Nos traces numériques sont une source intarissable de data pour les marketeurs mais aussi une mine à exploiter pour les cyber-escrocs. Infobésité, promotions intrusives, traque de nos comportements, quelles sont les dérives du monde numérique et comment les contrer ? Jean-Paul Aimetti, professeur émérite au CNAM, livre son analyse et ses solutions dans NO DATA, Quelle liberté dans un monde numérique ?*
L’univers de la data est peuplé de promesses et de dangers. C’est surtout au bon sens et à la vigilance qu’appelle le professeur Aimetti. « La prise de conscience est indispensable alors que se développent à grande vitesse les géants de la donnée avec une emprise grandissante sur nos comportements, et demain peut-être nos pensées. »
Gouvernés par les géants du web
Les GAFAMAT (Google, Apple, Facebook, Amazon, Microsoft, Alibaba, Tencent) affichent sans complexe leur volonté d’être omniprésents pour capter et influencer nos vies quotidiennes. L’hégémonie se veut rassurante et déployée au profit de l’amélioration de nos conditions de vie, mais déjà nos libertés sont restreintes.
Harcèlement marketing
Achats en ligne, géolocalisation permanente, scan de nos messages sur les réseaux, les algorithmes nous pistent. « Cela se traduit en temps réel par de la publicité intrusive sur nos écrans. »
Ces promotions s’accompagnent bien souvent d’un marketing irresponsable. « Le bouton de demande de désinscription est parfois introuvable, les marques tiennent un double langage sur la confidentialité, les mises-à-jour sont intempestives sans parler de l’obsolescence programmée.
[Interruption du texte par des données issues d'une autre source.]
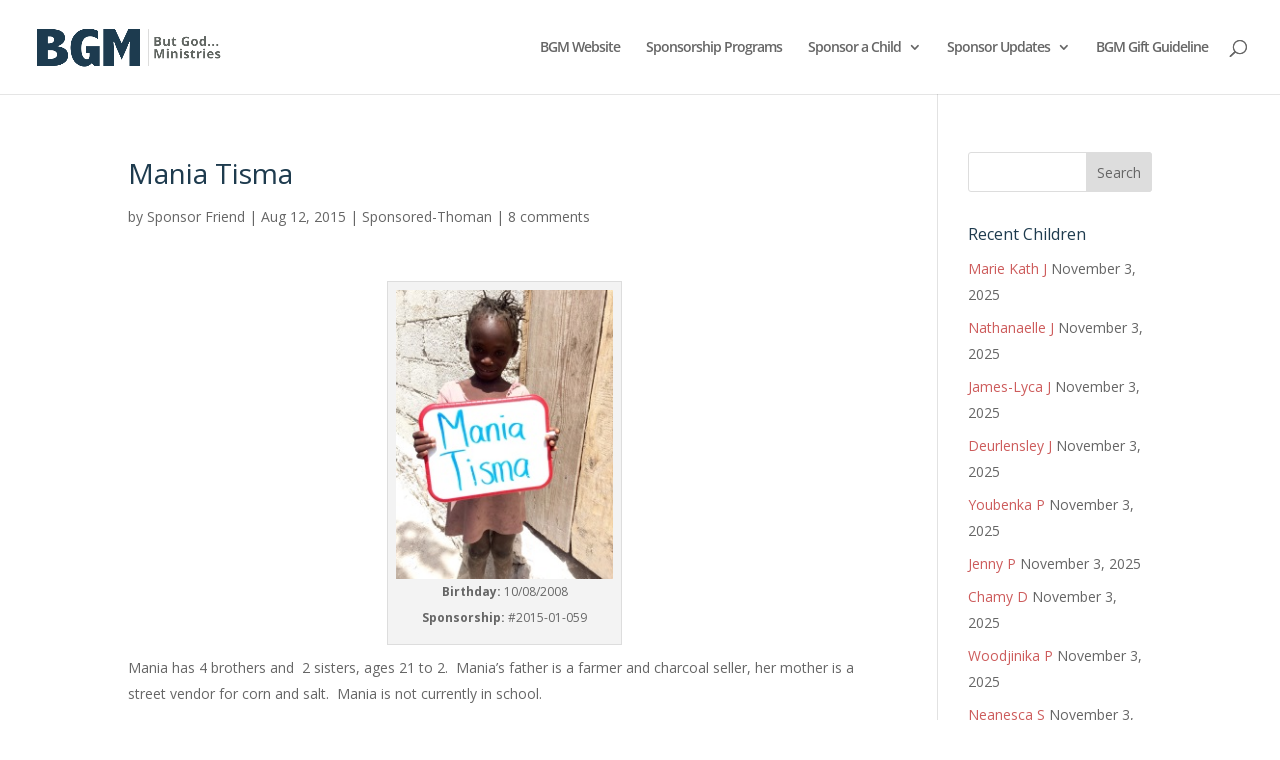

--- FILE ---
content_type: text/javascript
request_url: https://polo.feathr.co/v1/analytics/match/script.js?a_id=620d7e965548bc5befaf0879&pk=feathr
body_size: -600
content:
(function (w) {
    
        
        
    if (typeof w.feathr === 'function') {
        w.feathr('match', '690aa6e0385e910002c78202');
    }
        
    
}(window));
Ce sont tous les vecteurs d’une utilisation non-éthique de nos données. » La tendance est à la hausse avec le développement effréné des objets connectés.
La donnée est aussi une mine pour les cyber-escrocs. La cybercriminalité prend de multiples visages : harcèlement, fake news, vol de coordonnées bancaires, usurpation d’identité, virus avec ou sans rançon, attaques de sites ou de systèmes d’entreprises…
Contrer le Big brother numérique par la loi
La législation européenne évolue le 25 mai 2018 en réponse aux évolutions technologiques : big data, IoT, IA. « Ce règlement sur la protection de la donnée impose de demander le consentement pour la capture des données et le opt in (inscription aux newsletters et promotions), il apporte de nouveaux droits à l’effacement, à la portabilité des données, et consolide les obligations d’information. Une sanction pouvant aller jusqu’à 4 % du CA du fraudeur est aussi mise en place. »
Résister à la vague numérique
« En attendant que les géants du web comprennent qu’un marketing responsable peut être rentable, les solutions pour préserver les libertés sont entre les mains des citoyens. »
Le professeur Aimetti préconise la mise en place de contre-feux individuels :
Se contraindre à la déconnexion pour ne pas céder à l’infobésité et à la pression sociale
Stocker ses données sur un disque dur plutôt que sur le cloud
Utiliser prudemment les médias et les réseaux sociaux
Surveiller et améliorer son e-réputation (via par ex. Google Alerts, faire supprimer les informations nuisant à son image)
Installer des logiciels protecteurs … sans pour autant tout miser sur eux (ex : openpgp.vie-privee.org)
Former dès l’enfance au bon usage des réseaux et aux logiciels protecteurs
Ne pas répondre aux messages suspects
Et de contre-feux collectifs :
Alerter et signaler tout contenu suspicieux
Utiliser les plateformes d’expression et d’action collaboratives (ex : change.org, avaaz.org, ActionCivile.com, weclaim.com)
Boycotter les produits et services des acteurs non-éthiques
« Le cœur de notre liberté dans un monde numérique tient dans notre capacité à interrompre la chaîne de cause à effet. Cela passe d’une part par le droit à l’oubli effectif, et d’autre part par la demande de consentement systématique, respectée et renouvelée dès qu’il y a un changement de règlement. Le reste est de notre ressort en tant que personne et citoyen. »
*NO DATA, Quelle liberté dans un monde numérique ? 2017, chez Descartes & Cie, 15 €.
Le professeur a présenté son analyse devant des étudiants de l’IPAG Business School fin 2017.